Brad Dillman, chief economist at RPM Living, anticipates that home prices, as measured by the Case-Shiller National Index, will likely resume an upward trend. This expectation is supported by low inventory levels resulting from the underbuilding of single-family homes in the 2010s, alongside demographic factors such as millennial demographics, significant immigration, and a relative scarcity of available inventory for sale.

According to Mason Whitehead, branch manager at Churchill Mortgage, there is pent-up demand for homes, with the belief that rates will decrease in the future. Therefore, buying a home at current prices and refinancing later when mortgage rates decline might be a prudent strategy.

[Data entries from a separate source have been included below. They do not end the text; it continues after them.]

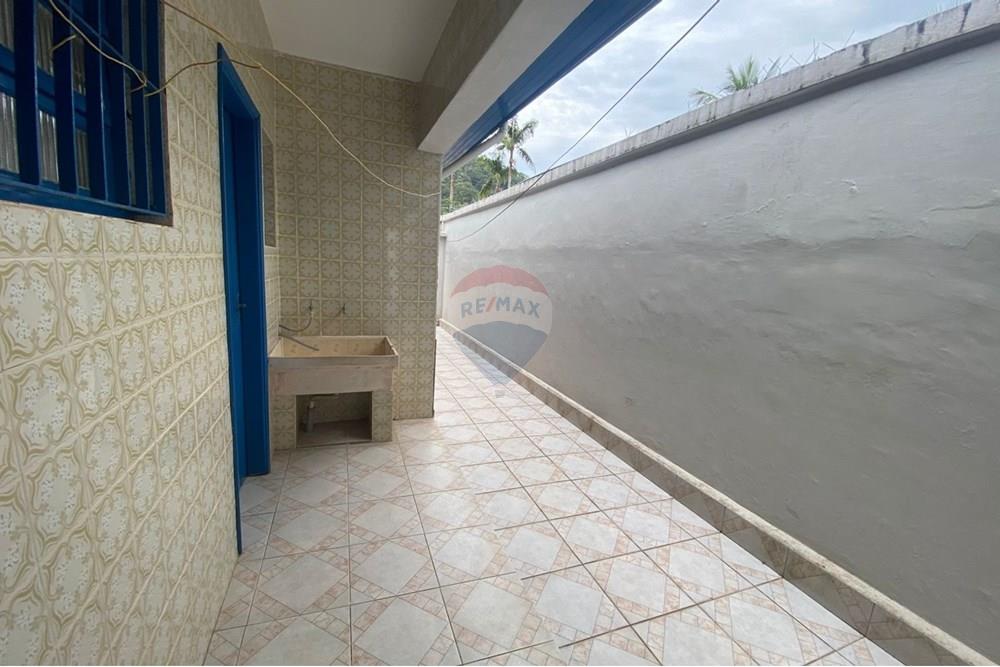 Casa - Venda - Guarujá , São Paulo - WhatsApp Image 2025-11-04 at 09.52.56 (3).jpeg - 690501054-63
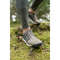 POHODNIŠTVO V NARAVI Ecodesign - Pohodniški čevlji NH500 QUECHUA - Ecodesign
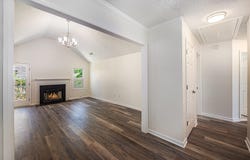 1704 Falcon Cove Lane, Hanahan, SC 29410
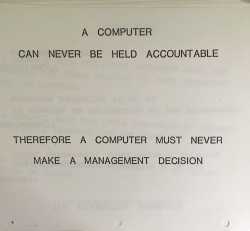 88 KB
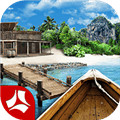 寻找遗失的宝藏安卓版 v2.9 最新版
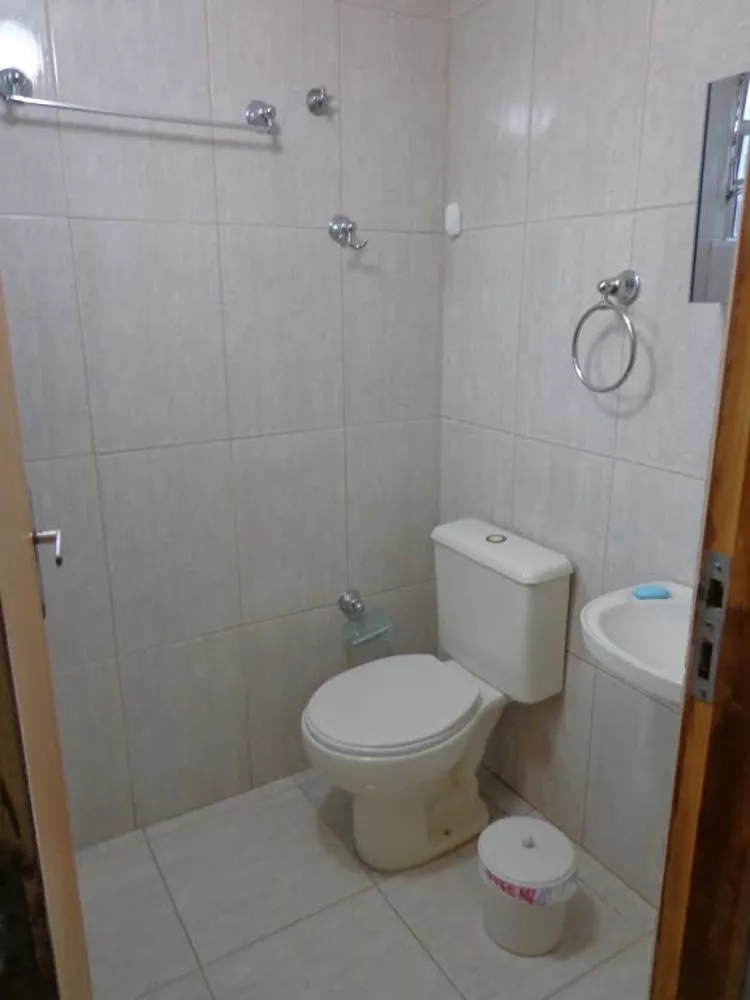 Apartamento, 2 quartos - Foto 8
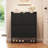 20 Pair Flip Down Shoe Storage-2027487027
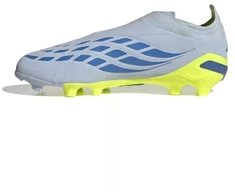 Adidas Jaunimo Predator Elite LL FG JR7856 batai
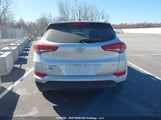 Hyundai Tucson Premium KM8J3CA47HU488779 снимка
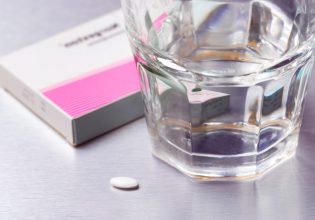 ΗΠΑ: Στα ύψη η ζήτηση για χάπια έκτρωσης μετά την νίκη του Τραμπ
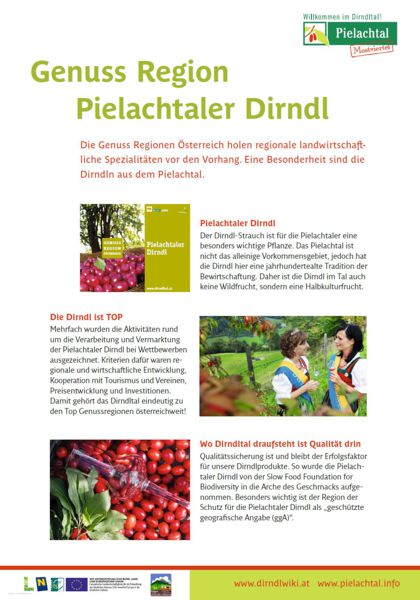 Datei:Tafel Genussregion.jpg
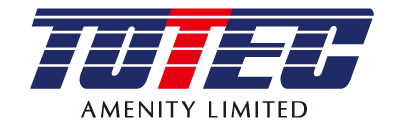 トーテックアメニティ株式会社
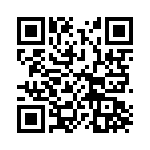 C324C104J5G5TA QRCode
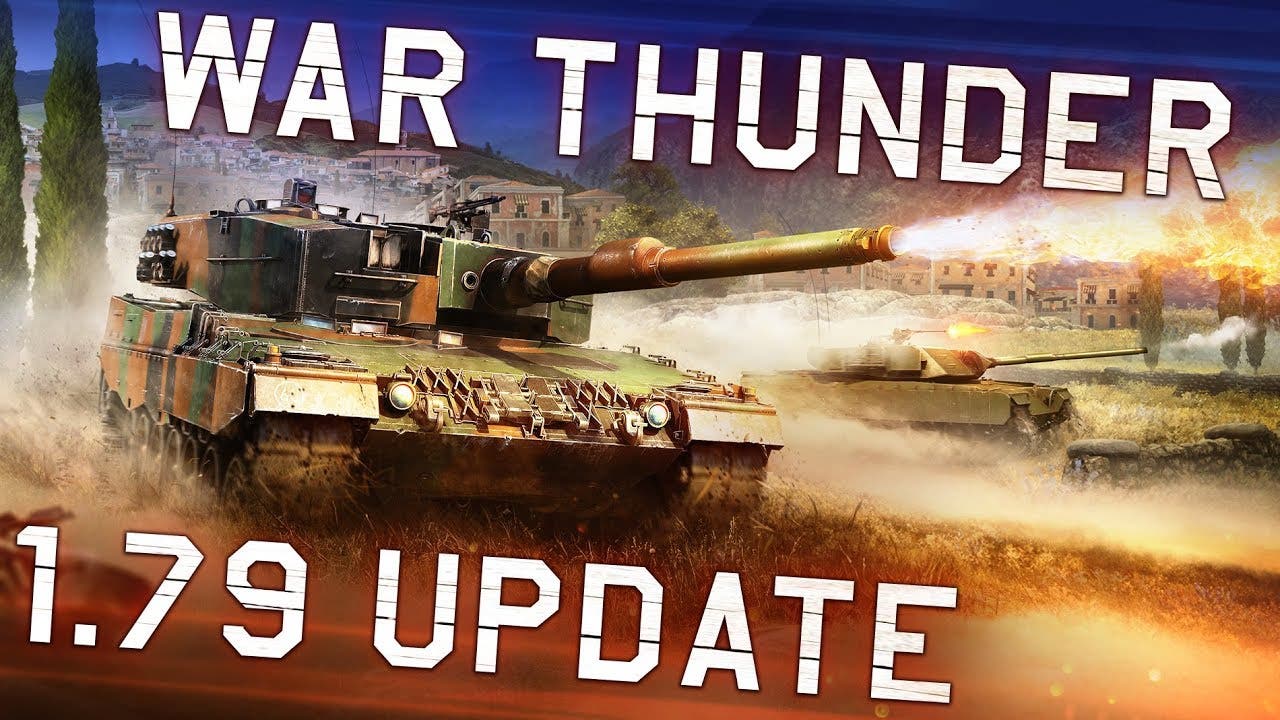 war thunder update 1 79 codename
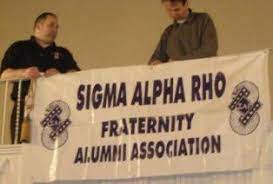 Before starting xkcd, i worked on robots at nasa's langley research center in virginia. How To Start A Fraternity Alumni Association The Fraternity Advisor Make Your Fraternity The Best On Campus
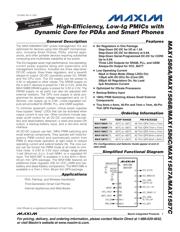 MAX1586BETM+T datasheet.datasheet_page 1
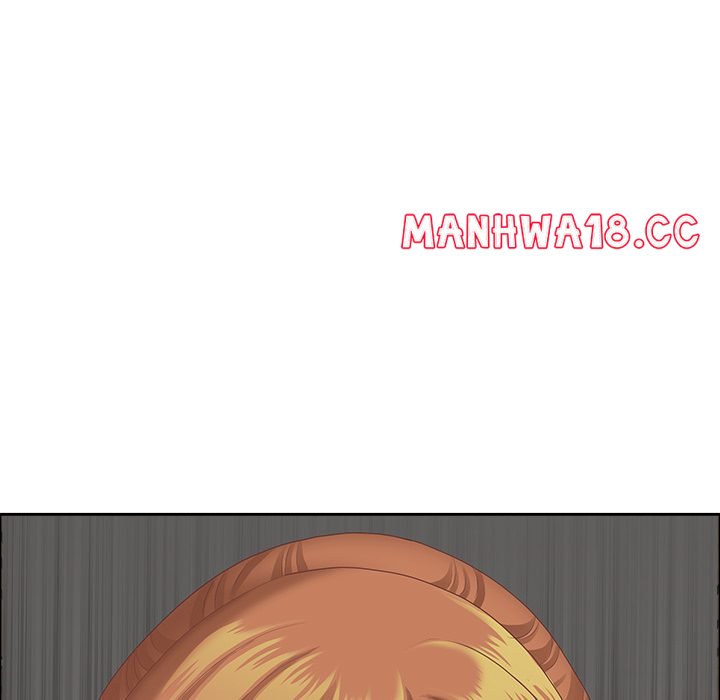 Big Guy Chapter 57 Page 76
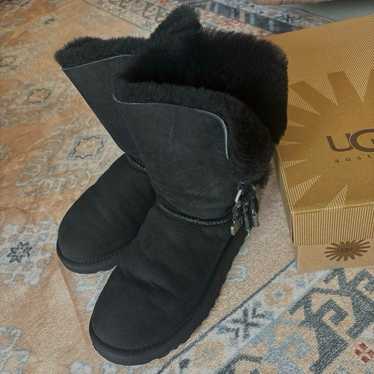 ◆UGG sheepskin boots◆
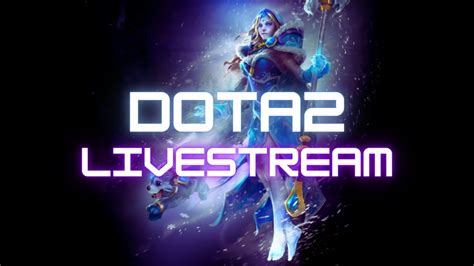 dota 2 live|Dota 2 Live Streams .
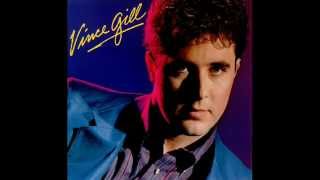 Vince Gill  "UNDER THESE CONDITIONS"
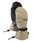 BURTON�i�o�[�g���j�́uProfile �~�g���i��܁j�v�b�i�`������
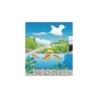 Ubbink Accessoires bassin
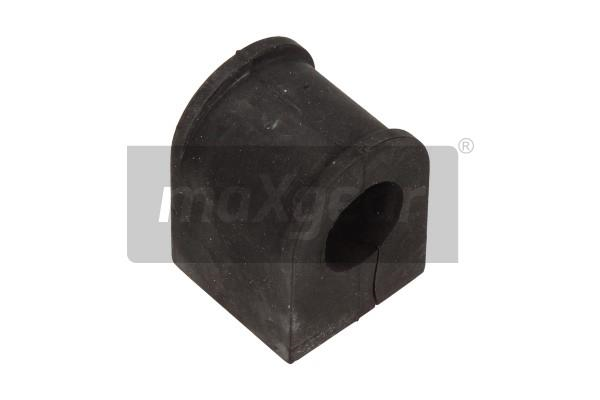 MAXGEAR Lagerung, Stabilisator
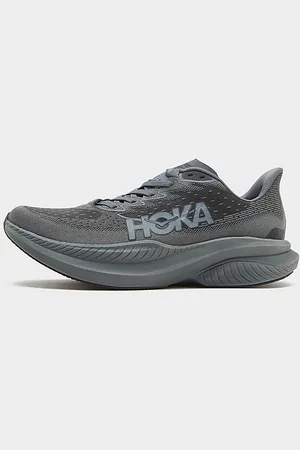 Hoka One One Mach 6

Home prices are unlikely to fall:

Despite elevated mortgage rates, experts do not foresee a national-level decline in home prices due to the prevailing shortage of supply driving up demand. However, certain markets may exhibit distinct supply-demand dynamics, potentially leading to localized deviations from national trends. States with high demand, such as Texas, Florida, and Tennessee, are expected to maintain stable or increasing prices due to factors like job growth and a lower cost of living.

Home prices will remain the same:

Afifa Saburi, a capital markets analyst at Veterans United Home Loans, suggests that higher rates and lower inventory levels will likely result in home prices holding steady, with minimal movement in either direction. Unless there is a significant drop in rates or a substantial increase in inventory, home prices are expected to remain relatively unchanged. Mortgage rates would need to decrease to around the 4% range for substantial activity to occur, with most forecasts indicating mid-6% rates in the foreseeable future.

In conclusion, regardless of whether home prices rise, fall, or remain stable, buyers and sellers should monitor local supply and demand dynamics to gauge their local market. Additionally, buyers should assess their ability to comfortably manage mortgage payments and associated costs. Comparing multiple lenders and obtaining pre-approval can facilitate swift action when finding a desirable home.